───── SELECTED EXCERPT

Skip to content

Distiluse Multilingual

Text model for computing sentence embeddings in multiple languages based on Sentence-Transformers framework1.

Pre-trained models

mozuma.models.sentences.distilbert.pretrained.torch_distiluse_base_multilingual_v2

Multilingual model for semantic similarity

See distiluse-base-multilingual-cased-v2 and sbert documentation for more information.

Parameters:

Name Type Description Default
device torch.device, Optional

The PyTorch device to initialise the model weights. Defaults to torch.device("cpu").

required
enable_tokenizer_truncation bool, Optional

Enable positional embeddings truncation with strategy only_first. Defaults to False.

required

Base model

This model is an implementation of a TorchModel.

mozuma.models.sentences.distilbert.modules.DistilUseBaseMultilingualCasedV2Module

Multilingual model for semantic similarity

See distiluse-base-multilingual-cased-v2 and sbert documentation for more information.

──────────
───── PROVIDED MATERIAL

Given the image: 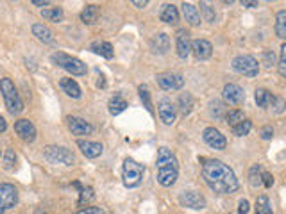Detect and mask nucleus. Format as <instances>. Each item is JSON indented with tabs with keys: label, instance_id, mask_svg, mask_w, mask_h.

──────────

### JOBS:
**a)** In two sentences, summarize the Distiluse Multilingual page.
**b)** According to the Distiluse Multilingual page, what is the default value of the device parameter?
**c)** Rewrite the Distiluse Multilingual page from "Enable positional embeddings" up to and including "of a TorchModel.", changing "False" to "True".

### CORRECT ANSWERS:
**a)** Distiluse Multilingual is a text model, based on the Sentence-Transformers framework, that computes sentence embeddings in multiple languages, and its pre-trained version is described as a multilingual model for semantic similarity. The pre-trained model has two optional parameters, device and enable_tokenizer_truncation, and the model is an implementation of a TorchModel.

**b)** It defaults to torch.device("cpu").

**c)**
Enable positional embeddings truncation with strategy only_first. Defaults to True.

required

Base model

This model is an implementation of a TorchModel.